Exercises to complete
1. According to the revenue forecast article, what kind of company was the writer working for at the time of the kickoff?
2. Please reproduce the revenue forecast article word for word, from "You’re not selling" to "depended on this.".
3. Resume the revenue forecast article and keep writing from the point where it stops.

Document
========================

You’re not selling used cars
Some years ago, I was a middle manager attending my company’s annual kickoff. It began as so many all-hands meetings do about all that we accomplished the year before, followed by industry trends and a distant 10-year vision for our company. The finance team then closed the meeting by presenting a revenue forecast based on a model that accounted for seasonal trends, inflation, the number of salespeople we planned to hire, and the impact of marketing spend on revenue. At the end of the presentation we were provided with a final revenue number we were all told to work towards and then encouraged to work with our leaders on our OKRs, because, after all, our bonuses depended on this.
But here’s the rub – we were a software company that made more money the more customers used our platform. Yet I couldn’t understand how my activities were relevant to the company strategy. As a member of the product team, I couldn’t influence seasonal trends or economic tailwinds like inflation. It seemed strange to me that hiring more salespeople would generate more sales indefinitely. After all, wouldn’t we eventually run out of potential customers to sell to if we didn’t build new features to increase our total addressable market? Similarly, though we had a marketing plan that allowed us to get more than a dollar back for every dollar we spent, I realized that at some point it wasn’t going to work anymore. Our revenue model sounded like it could have applied to a used car business – but we were a software company! We needed an effective SaaS revenue forecast method, taking tech trends into account.
The truth is that the work we did in product development did matter, but much of our impact was guesswork. Our organization did not have a way to correlate behaviors on our platform as leading indicators that drove lagging indicators to the business, such as revenue. Perhaps this sounds like a familiar story to you, too. In the absence of this, the business built a model that was generally applicable to most businesses, but it didn’t capture how new features introduced on our platform improved the business. Product development teams love to celebrate the fact that they make data-driven decisions, but are you measuring the right things that are driving the right decisions?
“Product development teams love to celebrate the fact that they make data-driven decisions, but are you measuring the right things that are driving the right decisions?”

========================

Available data
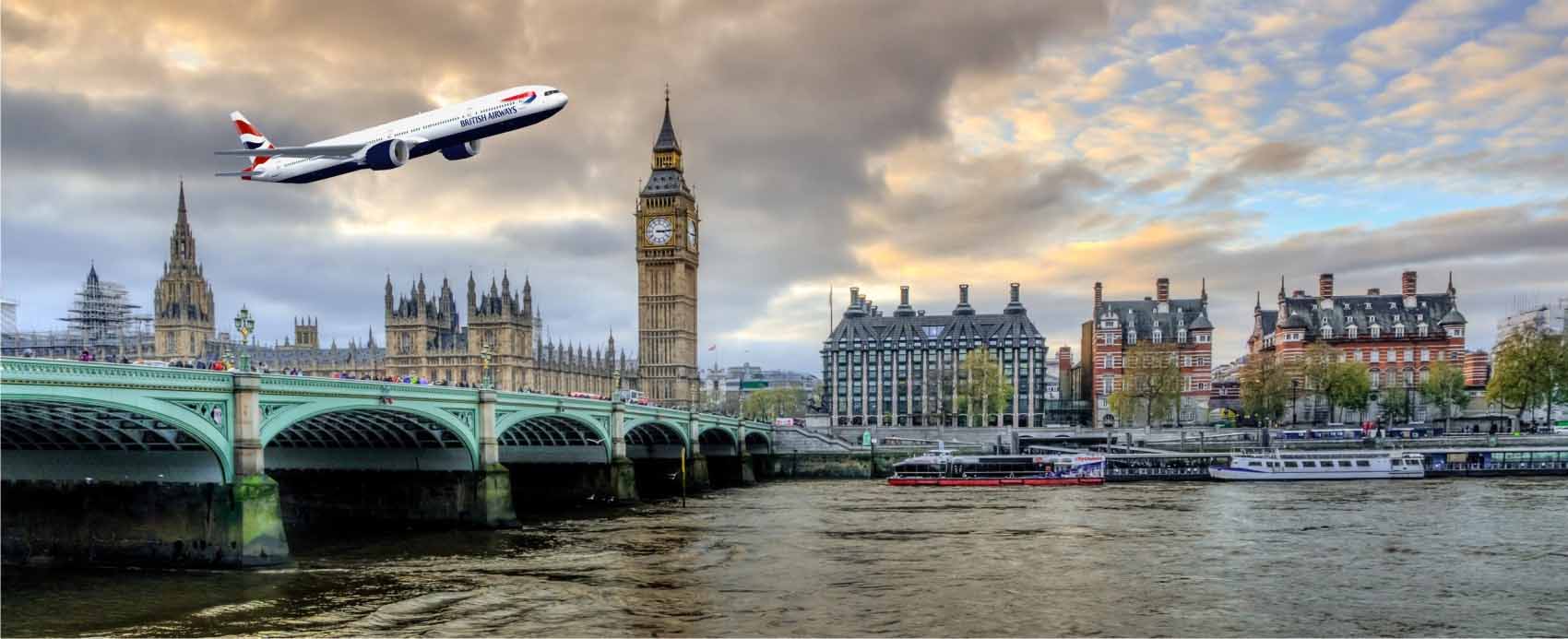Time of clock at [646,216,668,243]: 3:14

========================

Answers provided
1. A software company that made more money the more customers used its platform.

2.
You’re not selling used cars
Some years ago, I was a middle manager attending my company’s annual kickoff. It began as so many all-hands meetings do about all that we accomplished the year before, followed by industry trends and a distant 10-year vision for our company. The finance team then closed the meeting by presenting a revenue forecast based on a model that accounted for seasonal trends, inflation, the number of salespeople we planned to hire, and the impact of marketing spend on revenue. At the end of the presentation we were provided with a final revenue number we were all told to work towards and then encouraged to work with our leaders on our OKRs, because, after all, our bonuses depended on this.

3.
If you find yourself relating to this tale of corporate woe, there is hope! In this article, we’ll provide a brief primer on business forecasting models, zero in on causal forecasting methods that incorporate product development, and then conclude with a few examples showing the benefits of data-driven decision-making to inspire you to action.
Business Forecasting Models
Forecasting, the business activity of projecting future revenues and expenses, is a critical activity that nearly all growing technology companies do. Without some sense of what will happen in months and quarters ahead, decisions about how to invest in the business become guesswork. While it may seem daunting to foretell the future, forecasting approaches are surprisingly simple, in large part because it is not meant to be a precision activity. At best it sets expectations for the investors and employees of the company regarding what they can expect for their contribution to the company within a margin of error.
Historical vs. Causal Forecasting Method
There are two types of financial forecasting methods commonly used by companies. One approach, historical forecasting, involves analyzing patterns and trends from historical data to make predictions about future results. This forecasting method assumes that the future will be similar to the past in terms of events and trends. On the other hand, causal forecasting method looks at the cause-and-effect relationships between variables to make predictions. This forecasting method assumes that changes in one variable will affect another variable in a predictable way. For software companies, a causal forecasting method is a formula that equates to revenue or net income (if the company is profitable).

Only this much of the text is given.